A          I           H         E
E          S          E          S
S                                  T
T          B
 
Next, a series of different keys would be derived from Rijndael’s key schedule. If you converted ‘AES is the best’ with a plain key of 1, it would look like this:
 
10        53        4d        65
1e        9e        78        1c
06        80        8f         7b
3b        7d        2b        7c
 
The initial key is converted to binary and then added to the message, also converted into binary, to get a series of similar-looking bytes. These bites are then substituted according to a specific table that is accessible to the algorithm (e.g., that turns 1e into 5b).
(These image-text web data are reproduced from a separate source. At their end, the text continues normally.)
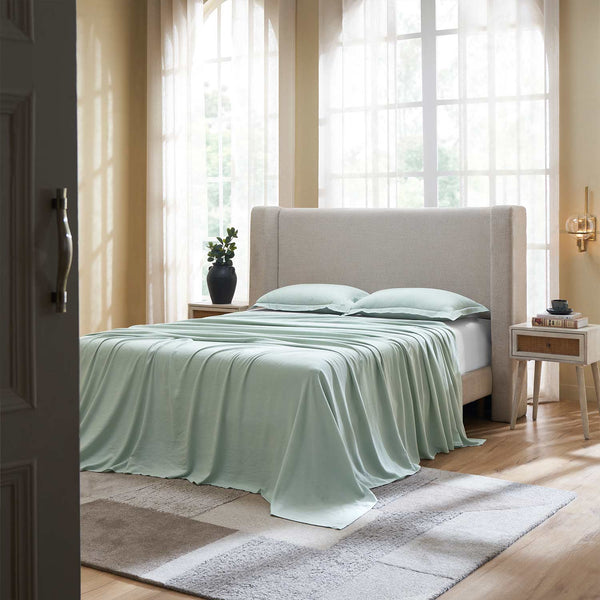 Azure linen bedsheet set by Obeetee - styled view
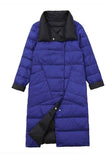Lapel Long Puffer Coat Women Sapphire Blue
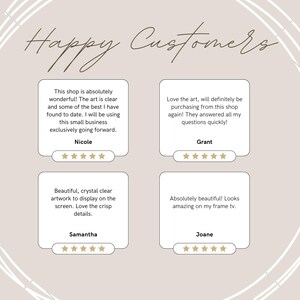 May include: Five customer reviews with five-star ratings for an online shop selling digital art prints. The reviews highlight the quality of the art, the clarity of the images, and the excellent customer service.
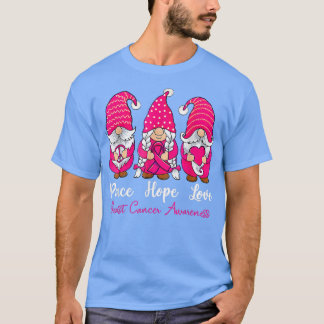 Tre Gnomes Peace Hope Kärlek Breast Cancer Awarene T Shirt
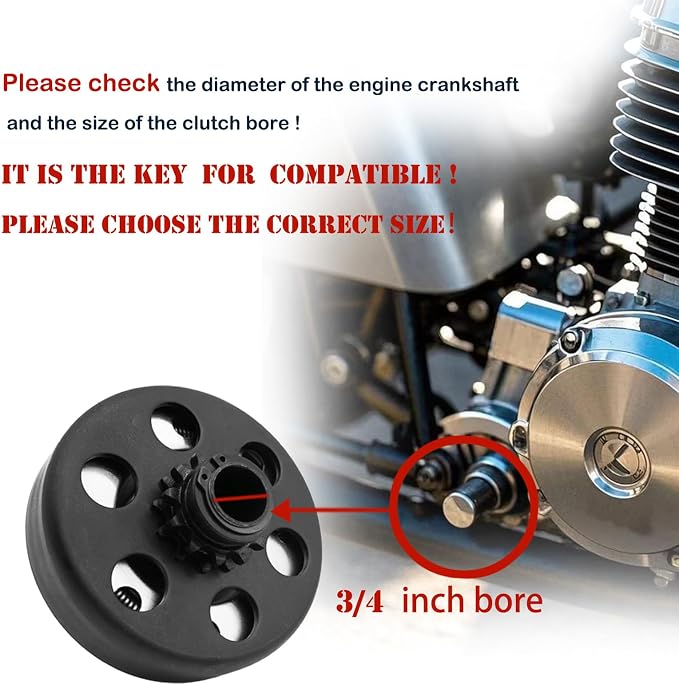 Go Kart Clutch 3/4" Bore 12 Tooth with #35 Chain, Centrifugal Clutch for Predator 212, Honda GC GX Engines and Most 2-6.5HP Small Engines performance Parts for MiniBike, Go Kart, Lawnmower.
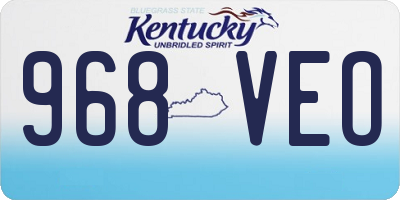 KY license plate 968VEO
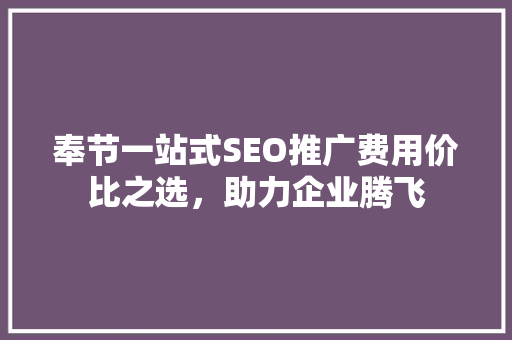 奉节一站式SEO推广费用价比之选，助力企业腾飞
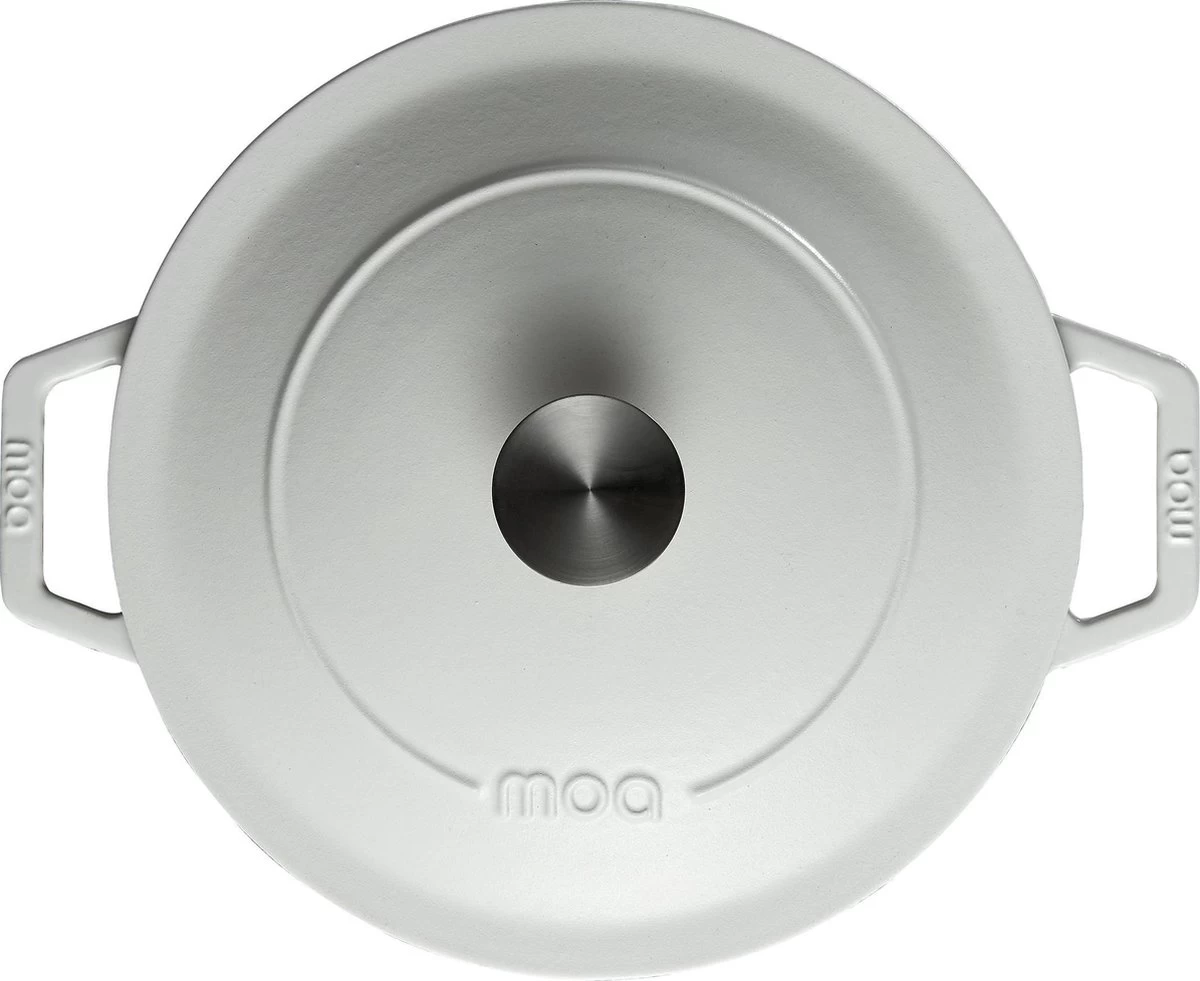 MOA Gietijzeren Braadpan - Inhoud 7,2 Liter - 30CM - Rond - Alle Warmtebronnen - Ook Voor Inductie - Gewicht 7,3 Kg - Wit - C30W - Afbeelding 2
After this, rows are shifted and columns are subject to algorithms that make them less straightforward before another key is added.
 
This process is repeated many times, depending on the key – if it is 128-bit, there are nine rounds of this encryption process; if it is 256-bit, there are 13. The end result is encrypted text that is so difficult to decrypt that it is the base of many encryption solutions – from AES GPG to Proofpoint encryption. Turning a message into a seemingly random selection of letters and numbers is what protects your messages just as well as the government’s emails. You might recall Hillary Clinton’s email scandal – it was because she used her personal email server to give sensitive information to a server that should have been archived by the US government and hence automatically protected by AES.
 
There you have it: a rundown on what AES is and how it works.